◆ EXCERPTED TEXT ◆
The double quotes around the column names here are optional - they are only required if the column has a name that might clash with an existing SQL keyword, such as select or where - or if the column name contains a space. So the following where clause would work the same way:
where
  start like '18%'
  and type = 'prez'

SQL LIKE queries
To find rows where the start column begins with the string 18 we use this where filter:
where
  ""start"" like '18%'

The SQL like operator applies wildcards to strings - % means ""match anything"" and _ (underscore) means ""match a single character"".
Exercise

Use a LIKE filter to find presidential terms that occurred in the 90s decade of any century - you'll need to use both _ and % for this. (solution)

SQL Joins
The executive_terms table has a column called executive_id which displays both a numeric ID and a link containing the name of the executive:

But... when you click the ""View and edit SQL"" link the resulting query returns just the ID, not the name.

A SQL join can be used to combine the data from multiple tables. Here's a query that uses a join to show the name pulled from the executives table:
select
  executive_terms.type,
  executive_terms.start,
  executive_terms.[end],
  executive_terms.party,
  executive_terms.how,
  executives.name
from
  executive_terms
  join executives
    on executive_terms.executive_id = executives.id

Try that here.

Since there are now two tables involved in the query, it's a good idea to include explicit table names as part of the select clause:
select
  executive_terms.type,
  executive_terms.start,
  executive_terms.[end],
  executive_terms.party,
  executive_terms.how,
  executives.name

If a column exists in only one of the two tables you can use its name without specifying the table, but this can quickly get confusing so it's better to always use the table names when you are executing a join.

◆ COLLECTED DATA ◆

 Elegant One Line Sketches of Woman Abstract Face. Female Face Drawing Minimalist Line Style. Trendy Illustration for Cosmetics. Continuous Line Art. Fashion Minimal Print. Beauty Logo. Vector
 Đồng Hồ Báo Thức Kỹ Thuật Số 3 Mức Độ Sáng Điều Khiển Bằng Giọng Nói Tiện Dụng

◆ DIRECTIVE ◆
Carry the SQL tutorial on LIKE filters and joins further, picking up right after its final sentence about using table names in a join.

◆ OUTPUT ◆
The from clause is where the join is defined. This describes how the two tables should be combined together:
from
  executive_terms
  join executives
    on executive_terms.executive_id = executives.id

We are joining executive_terms to executives, using the fact that the executive_id column in executive_terms contains values from the id column in executives.
This is why IDs and foreign keys are important concepts to understand in SQL databases!
This kind of join is also known as an ""inner join"" - it is the most commonly used join. Other join types include outer joins and full joins, but those are beyond the scope of this tutorial.
GROUP BY / COUNT
A common operation in SQL is to ask for a count of the most popular values in a column.
Datasette exposes this capability in its faceting feature. Under the hood, that feature works by executing a group by / count query.
The following query answers the question: which party has had the most presidental terms?
select
  party,
  count(*)
from
  executive_terms
where
  type = 'prez'
group by
  party

Try that query here.

The select clause asks for the party column and the result of running a count(*). count() is a SQL aggregate function, which operates on a group of results. So we need to define a group.
The group by party clause at the end creates those groups. The combination of the two produces the desired result.
You can add this order by clause at the end to see the groups sorted from highest to lowest:
order by
  count(*) desc

Here's the result.
WHERE ... IN
SQL queries can be nested together in a number of interesting ways.
One of the most useful for ad-hoc data analysis is the where column in (select ...) pattern.
Let's build a query to see everyone who has been president and has also been vice president.
We'll start with a query to return the names of every vice president. This requires a join against executives, because the executive_terms table includes the presidential and vice presidential terms, but doesn't include the names of those individuals.
select
  executives.name
from
  executive_terms
  join executives
    on executive_terms.executive_id = executives.id
where
  type = 'viceprez'

This query returns 61 rows, including some duplicate rows for individuals who served more than one term as VP.
We could use select distinct to remove those duplicates if we wanted to.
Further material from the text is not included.